— Document extract —
----------

Wednesday, May 18, 2011

Is This the China that Can't?



Lurking behind the façade are frightening structural problems


For the first time in more than two years, car sales in China declined in April, recording 1.55 million units, down 0.25 percent over last year against a forecast by the industry of 10 percent annual growth for 2011.

China could be facing a production glut of as many as 10 million cars by the end of this year, according to some estimates, because of the overcapacity built into the system. That is more than the total car production of Japan in 2009. It is at one with massive overinvestment in real estate. The country may have a property bubble approaching 30 percent of its housing. By one reckoning, there are 64.5 million flats with no electricity hookups, meaning they are empty – enough housing to accommodate 200 million people.

It should be noted that China's rush to prosperity in the 30 years since the late Deng Xiaoping reversed Maoist policy, for hundreds of millions of its citizens is real and stunning, and it could well continue for several years. But there are major imbalances growing in the system. China's torrid economic growth over the past two decades appears to have left structural problems lurking behind the facade that spell long-term trouble, according to a provocative report by political scientist John Lee of the Center for Independent Studies of Sydney.

The report, prepared for the Hong Kong-based independent economic research firm Asianomics and titled "China Fail," paints a picture of a country that may soon be going backwards rather than forwards.

Although the west largely stands in awe of a burgeoning country that in the 1990s seemingly discarded the money-losing state-owned enterprises that served as a huge drag on the economy and turned towards capitalism, in fact SOEs have been growing in number and share of the economy. The west mostly focuses on the success of the export sector, which employs some 150 million people, but "the greater contributor to Chinese growth is actually domestically funded fixed-investment which was behind 40 percent of growth in those years," the report says.

Most of that, according to the report, went to state-owned enterprises. There is little reason to suppose they are any more efficient today than they were in the 30 previous years during which they paralyzed the Chinese economy.

The trouble, Lee writes, began with the student revolt in Tiananmen Square in 1989, which actually was a rebellion across many cities in China. At that point, the leaders in the Zhongnanhai compound in Beijing took a look at the collapse of communism in Russia and Eastern Europe and decided that the parties had lost power because the interests of the political elite and the economic elite had diverged and vowed that would never happen in China. In a rapidly industrializing system, the Chinese leaders believed, elites determined the fate of authoritarian governments.

"The great lesson of the Eastern Europe and Soviet revolutions was that authoritarian regimes that become irrelevant to elites do so at their peril." The Chinese would create their own elite, ensuring that the Communist Party remains the dominant dispenser of economic, professional and social opportunity. "In many respects, the report says, "the party has not just co-opted but created the country's middle class elites."

----------

— Data provided —
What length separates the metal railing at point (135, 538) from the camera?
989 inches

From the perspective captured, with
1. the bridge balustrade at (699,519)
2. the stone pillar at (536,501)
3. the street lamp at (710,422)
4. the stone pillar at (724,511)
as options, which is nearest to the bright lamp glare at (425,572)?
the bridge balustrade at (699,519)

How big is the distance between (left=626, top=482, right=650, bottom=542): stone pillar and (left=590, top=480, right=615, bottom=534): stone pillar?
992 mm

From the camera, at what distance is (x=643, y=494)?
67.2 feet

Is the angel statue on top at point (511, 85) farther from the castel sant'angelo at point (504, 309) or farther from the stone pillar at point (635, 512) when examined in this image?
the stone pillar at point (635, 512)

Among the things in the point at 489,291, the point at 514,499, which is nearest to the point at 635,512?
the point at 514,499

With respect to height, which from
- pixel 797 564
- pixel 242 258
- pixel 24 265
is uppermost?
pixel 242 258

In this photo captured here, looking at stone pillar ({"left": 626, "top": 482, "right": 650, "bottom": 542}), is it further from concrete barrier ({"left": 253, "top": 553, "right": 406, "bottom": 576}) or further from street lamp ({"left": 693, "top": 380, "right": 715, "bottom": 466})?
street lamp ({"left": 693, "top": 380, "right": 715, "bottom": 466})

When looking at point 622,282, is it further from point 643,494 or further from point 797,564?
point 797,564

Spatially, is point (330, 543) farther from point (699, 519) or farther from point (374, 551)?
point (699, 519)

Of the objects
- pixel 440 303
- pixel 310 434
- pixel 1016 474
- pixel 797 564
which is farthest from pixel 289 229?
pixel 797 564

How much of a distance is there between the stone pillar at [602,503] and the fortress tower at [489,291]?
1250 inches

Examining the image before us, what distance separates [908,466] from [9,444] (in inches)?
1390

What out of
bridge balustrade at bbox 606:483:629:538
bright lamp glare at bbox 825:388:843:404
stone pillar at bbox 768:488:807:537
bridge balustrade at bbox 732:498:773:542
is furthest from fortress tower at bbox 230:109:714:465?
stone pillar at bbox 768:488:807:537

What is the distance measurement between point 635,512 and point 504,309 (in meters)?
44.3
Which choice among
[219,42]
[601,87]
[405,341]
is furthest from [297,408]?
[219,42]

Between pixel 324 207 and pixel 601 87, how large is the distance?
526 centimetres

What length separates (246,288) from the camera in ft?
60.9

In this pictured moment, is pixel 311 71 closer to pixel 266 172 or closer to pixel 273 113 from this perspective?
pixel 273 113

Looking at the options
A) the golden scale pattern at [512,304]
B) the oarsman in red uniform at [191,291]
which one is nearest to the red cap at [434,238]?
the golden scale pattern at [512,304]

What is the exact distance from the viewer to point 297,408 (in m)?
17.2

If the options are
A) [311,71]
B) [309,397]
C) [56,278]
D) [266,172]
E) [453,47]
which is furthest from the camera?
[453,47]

----------

— Direction —
List every percentage figure that appears in the article on China's economic problems above.

— Response to this task —
0.25 percent, 10 percent, 30 percent, 40 percent